_Document extract_
· · · ·

But neither of these has anything to do with my praise of Lisp (and I did explain what I meant in more detail in “The Early History of Smalltalk”).
To start with an analogy, let’s notice that a person who has learned calculus fluently can in many areas out-think the greatest geniuses in history. Scientists after Newton were qualitatively more able than before, etc. My slogan for this is “Point of view is worth 80 IQ points” (you can use “context” or “perspective” etc.). A poor one might subtract 80 IQ points! (See above). A new more powerful one makes some thinking possible that was too difficult before.
One of our many problems with thinking is “cognitive load”: the number of things we can pay attention to at once. The cliche is 7±2, but for many things it is even less. We make progress by making those few things be more powerful.
This is one of the reasons mathematicians like compact notation. The downside is the extra layers of abstraction and new cryptic things to learn — this is the practice part of violin playing — but once you can do this, what you can think about at once has been vastly magnified. There were 20 Maxwell’s Equations in their original form (in terms of partial differentials and cartesian coordinates). Today the four equations we can think about all at once are primarily due to their reformulation by Heaviside to emphasize what is really important about them (and what is likely to be problematic — e.g. the electric and magnetic fields should probably be symmetric with respect to movement, etc).
Modern science is about experiencing phenomena and devising models whose relationships with the phenomena can be “negotiated”. The “negotiation” is necessary because what’s inside our heads, and our representations systems etc have no necessary connection to “what’s out there?”.
Taking this point of view, we can see there can be a “bridge science” and “bridge scientists” because engineers build bridges and these furnish phenomena for scientists to make models of.
Similarly, there can be a “computer science” and “computer scientists” because engineers build hardware and software and these furnish phenomena for scientists to make models of. (In fact, this was a large part of what was meant by “computer science” in the early 60s — and it was an aspiration — still is — not an accomplished fact).
The story behind Lisp is fun (you can read John McCarthy’s account in the first History of Programming Languages). One of the motivations was that he wanted something like “Mathematical Physics” — he called it a “Mathematical Theory of Computation”. Another was that he needed a very general kind of language to make a user interface AI — called “The Advice Taker” — that he had thought up in the late 50s.

· · · ·

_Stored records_
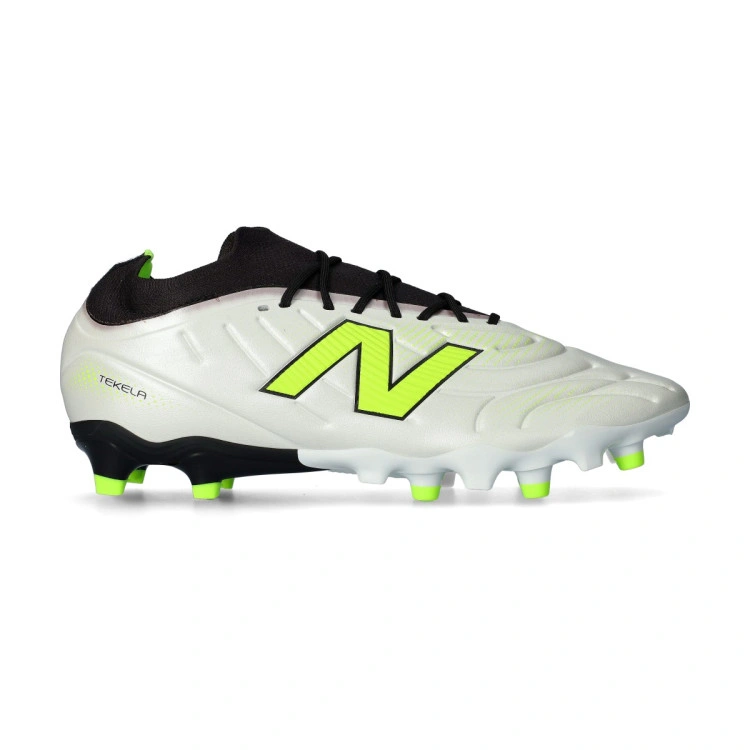 Bota New Balance Tekela Team Low Laced FG V5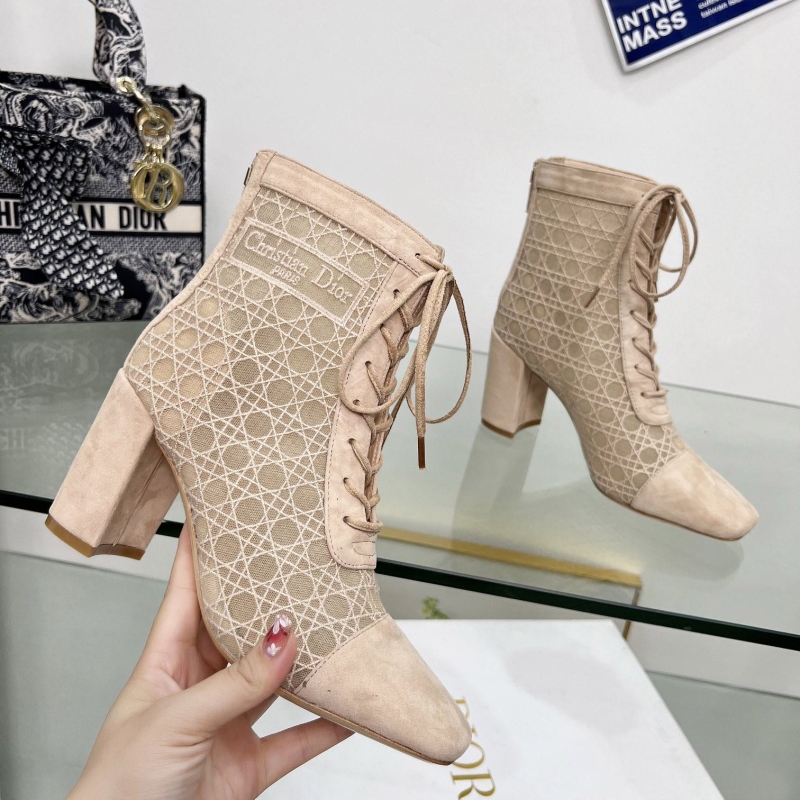 ch**an D*or boots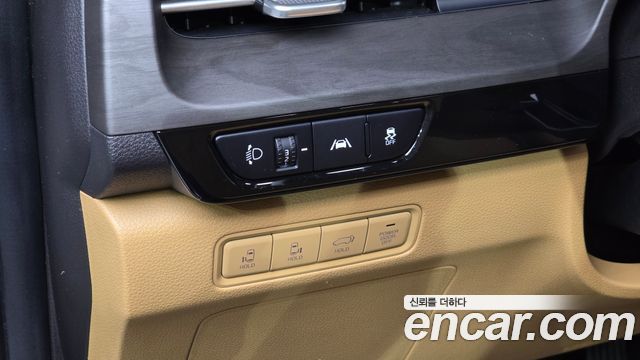 Kia Canival 2021 — photo 14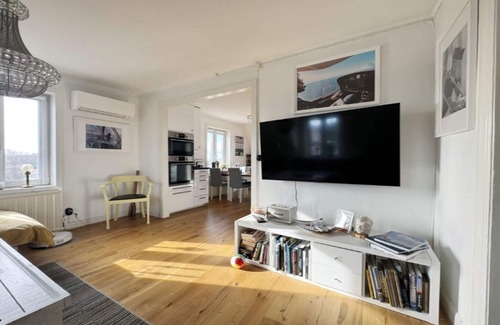 Hono House | 4 star holiday home in hönö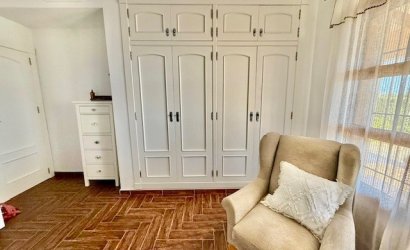 Herverkoop - Villa -
Avileses - Inland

· · · ·

_Using the information_
1. Answer these questions from the passage about Lisp:
(a) How many Maxwell's Equations were there in their original form?
(b) Whose reformulation is credited with the four equations we can think about all at once today?
(c) What did McCarthy call the thing he wanted that was like "Mathematical Physics"?
2. Go on with the passage about Lisp, starting after its final sentence.
The stored records are not needed for anything here.

_Responses per task_
1.
(a) 20
(b) Heaviside's
(c) A "Mathematical Theory of Computation"

2.
He could program — most programs were then in machine code, Fortran existed, and there was a language that had linked lists.
John made something that could do what any programming language could do (relatively easy), but did it in such a way so that it could express the essence of what it was about (this was the math part or the meta part or the modern Maxwell’s Equations part, however you might like to think of it). He partly did this — he says — to show that this way to do things was “neater than a Turing Machine”.
Another observation about this is that the “slope” from the simplest machine structures to the highest level language was the steepest ever — meaning that the journey from recognizable hardware to cosmic expression is a rocket jump!
As is often the case — especially in engineering — a great scientific model is often superior to what exists, and can lead to much better artifacts. This was certainly true here. Steve Russell (later famous for being the main inventor and programmer of “SpaceWar”) looked at what John had done, and said: “That’s a program. If I coded it up we’d have a running version”. As John remarked: “He did, and we did”!
The result was “unlimited programming in an eyeful” (the bottom half of page 13 in the Lisp 1.5 manual). The key was not so much “Lisp” but the kinds of thinking that this kind of representational approach allowed and opened up regarding all kinds of programming language schemes.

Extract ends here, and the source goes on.